Azure - Machine TCP settings

This article explains how to configure the OS on Azure Virtual Machine to properly handle connections going through the Azure-provided outbound proxy/NAT.






1 - Context

When you create Azure virtual machines with a public IP address the machine is able to directly connect to the internet (it has a resolvable IP). When the machine is created inside a private network with a private IP only outbound connections need to go through a proxy/NAT which has a resolvable public IP address.

To simplify the setup of private virtual machines Azure provides a shared NAT to all customers. This shared NAT however has restrictions in terms of timeout to ensure that the bandwidth is equally shared between customers.

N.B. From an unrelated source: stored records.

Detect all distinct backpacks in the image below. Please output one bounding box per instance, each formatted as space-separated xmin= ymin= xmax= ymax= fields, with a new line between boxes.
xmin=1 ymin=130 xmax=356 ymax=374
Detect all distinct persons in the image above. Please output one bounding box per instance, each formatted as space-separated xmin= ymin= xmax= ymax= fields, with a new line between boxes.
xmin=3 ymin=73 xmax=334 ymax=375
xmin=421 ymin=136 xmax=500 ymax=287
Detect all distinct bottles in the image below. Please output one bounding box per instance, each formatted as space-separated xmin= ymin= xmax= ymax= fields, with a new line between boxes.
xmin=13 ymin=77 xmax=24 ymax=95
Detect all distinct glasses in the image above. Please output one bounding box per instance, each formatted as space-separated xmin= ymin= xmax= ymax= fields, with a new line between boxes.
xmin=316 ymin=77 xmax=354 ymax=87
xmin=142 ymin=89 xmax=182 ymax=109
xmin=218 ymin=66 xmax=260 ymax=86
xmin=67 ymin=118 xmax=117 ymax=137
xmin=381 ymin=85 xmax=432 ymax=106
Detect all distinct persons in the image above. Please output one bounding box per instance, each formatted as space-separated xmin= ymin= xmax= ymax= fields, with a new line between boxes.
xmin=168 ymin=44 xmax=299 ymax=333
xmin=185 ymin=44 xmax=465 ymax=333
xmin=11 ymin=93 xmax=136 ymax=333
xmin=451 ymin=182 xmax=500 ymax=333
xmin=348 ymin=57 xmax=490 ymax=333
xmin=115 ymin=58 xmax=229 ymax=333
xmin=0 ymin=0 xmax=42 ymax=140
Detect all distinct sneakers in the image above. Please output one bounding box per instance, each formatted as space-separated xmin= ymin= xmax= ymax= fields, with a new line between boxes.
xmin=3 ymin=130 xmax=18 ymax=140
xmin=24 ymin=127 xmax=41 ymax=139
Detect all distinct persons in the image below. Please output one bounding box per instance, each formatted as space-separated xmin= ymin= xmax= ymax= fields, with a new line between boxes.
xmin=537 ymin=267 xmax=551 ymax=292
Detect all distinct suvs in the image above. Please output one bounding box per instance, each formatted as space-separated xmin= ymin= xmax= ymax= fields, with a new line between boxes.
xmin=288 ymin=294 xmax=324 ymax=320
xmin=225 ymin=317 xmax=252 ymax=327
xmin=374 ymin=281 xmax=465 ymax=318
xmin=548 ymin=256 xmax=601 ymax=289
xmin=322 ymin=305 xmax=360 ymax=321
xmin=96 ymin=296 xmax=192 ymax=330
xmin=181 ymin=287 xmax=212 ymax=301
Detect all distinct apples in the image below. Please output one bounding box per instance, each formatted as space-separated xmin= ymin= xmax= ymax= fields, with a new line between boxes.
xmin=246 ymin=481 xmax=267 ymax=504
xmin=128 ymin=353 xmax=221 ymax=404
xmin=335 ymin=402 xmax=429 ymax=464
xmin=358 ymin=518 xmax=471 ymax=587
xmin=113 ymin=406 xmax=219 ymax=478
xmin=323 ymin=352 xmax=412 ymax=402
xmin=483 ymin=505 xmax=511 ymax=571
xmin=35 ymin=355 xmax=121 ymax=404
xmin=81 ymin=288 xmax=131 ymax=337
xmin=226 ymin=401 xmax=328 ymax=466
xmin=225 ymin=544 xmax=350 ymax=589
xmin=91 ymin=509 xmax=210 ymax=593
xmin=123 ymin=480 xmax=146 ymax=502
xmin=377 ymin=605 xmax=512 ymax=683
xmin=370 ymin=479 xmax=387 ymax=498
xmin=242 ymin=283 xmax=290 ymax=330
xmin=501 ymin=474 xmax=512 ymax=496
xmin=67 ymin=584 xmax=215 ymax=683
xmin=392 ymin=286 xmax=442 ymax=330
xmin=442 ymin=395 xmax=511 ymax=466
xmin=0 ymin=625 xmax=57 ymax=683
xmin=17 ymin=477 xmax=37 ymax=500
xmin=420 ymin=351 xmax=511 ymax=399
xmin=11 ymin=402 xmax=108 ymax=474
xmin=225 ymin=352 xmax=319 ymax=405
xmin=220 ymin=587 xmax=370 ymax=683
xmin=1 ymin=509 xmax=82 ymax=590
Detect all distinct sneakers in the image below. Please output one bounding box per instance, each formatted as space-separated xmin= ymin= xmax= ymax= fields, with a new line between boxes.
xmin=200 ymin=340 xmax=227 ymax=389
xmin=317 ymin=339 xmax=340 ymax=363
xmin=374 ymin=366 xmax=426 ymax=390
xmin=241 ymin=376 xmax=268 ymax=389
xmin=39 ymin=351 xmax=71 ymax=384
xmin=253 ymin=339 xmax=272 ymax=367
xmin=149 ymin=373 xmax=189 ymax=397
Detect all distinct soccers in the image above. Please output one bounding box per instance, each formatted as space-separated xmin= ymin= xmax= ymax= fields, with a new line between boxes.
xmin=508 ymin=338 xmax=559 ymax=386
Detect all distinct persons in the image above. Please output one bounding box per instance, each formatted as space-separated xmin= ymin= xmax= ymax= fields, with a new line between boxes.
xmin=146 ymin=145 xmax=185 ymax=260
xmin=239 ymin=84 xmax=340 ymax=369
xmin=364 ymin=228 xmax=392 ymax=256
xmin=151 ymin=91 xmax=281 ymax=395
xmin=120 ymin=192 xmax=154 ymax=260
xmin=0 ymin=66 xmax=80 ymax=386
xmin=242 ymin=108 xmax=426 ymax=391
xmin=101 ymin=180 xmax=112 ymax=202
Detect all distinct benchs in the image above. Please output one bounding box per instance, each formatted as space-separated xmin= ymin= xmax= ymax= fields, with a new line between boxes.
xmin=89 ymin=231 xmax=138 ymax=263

Because of this restriction you may see in your application logs some errors indicating that the connection to a remote service has been lost.

E.g. with Rails

ActiveRecord::StatementInvalid: Mysql2::Error: MySQL server has gone away

This kind of errors means that your operating system is trying to keep the connection open for longer that what the NAT allows. This issue can be fixed by applying the configuration setting below.

2 - OS Configuration

To ensure connections are not lost beyond the 4 minutes timeout limit, you should make sure either your application keeps the session alive, or you can configure the underlying operating system to do so. 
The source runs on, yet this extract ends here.